Ordbot Hardon build
I built my Ordbot back in December 2012, having been interested in 3D printing for a few years. I liked the concept of the original RepRaps, but to be honest, I was a little put off by how fragile they looked, and I had some concerns about the slop they may have.
Upon seeing an Ordbot Hadron at the hackerspace, however, I was impressed. It is made out of Makerslide and, at the time in 2012, was far more rigid than other models I had seen.
I bought an Ordbot kit, a reprapdiscount RAMPS1.4 electronics set, and a Wades Extruder kit to round out the basics.

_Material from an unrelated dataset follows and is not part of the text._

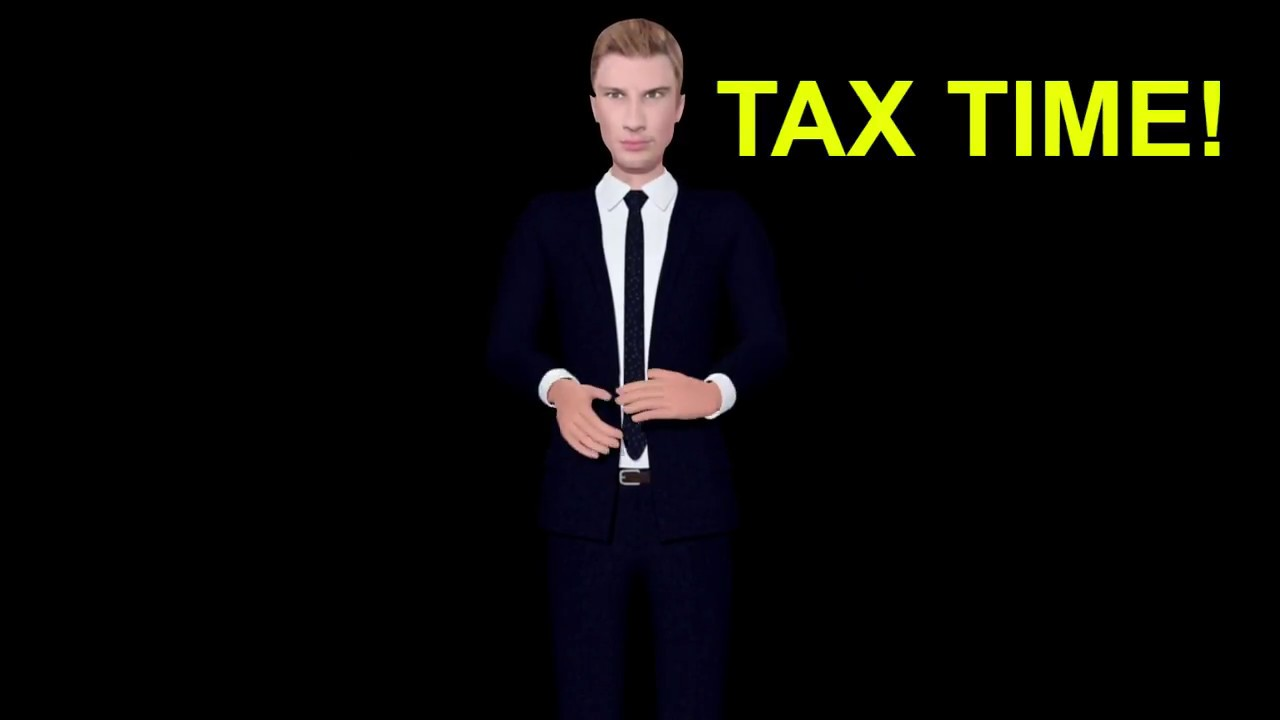 Best Online Tax Preparation File Taxes Using Phone App Youtube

Assembly was interesting - There wasn’t a heck of a lot of documentation, and I found myself looking at the engineering drawings and a whole bunch of forum posts about similar builds.
I spent a few days on the frame assembly. To be neat and tidy, it seemed quite a few people drilled out holes in the frame to run cables in, which I proceeded to do.
After assembling the frame and running the stepper motor cables inside the frame, I took to wiring the electronics.
Originally, I had the Arduino/RAMPS combo bolted to the frame as below, which I later moved into its own case with a fan to help with cooling the steppers. At the time, I didn’t realize how much active cooling they required!
Calibration was also a challenge, as was bed adhesion. Printing PLA on glass was all the rage in 2012, but I could never get it to stick well. Blue painter’s tape ended up being my go-to.
It wasn’t until late 2015 that I completed Rev.2 of the Ordbot - upgraded with a Bulldog Extruder, E3D v6 hotend, printed case + fan for the RAMPS, and a Full Graphic display for the LCD.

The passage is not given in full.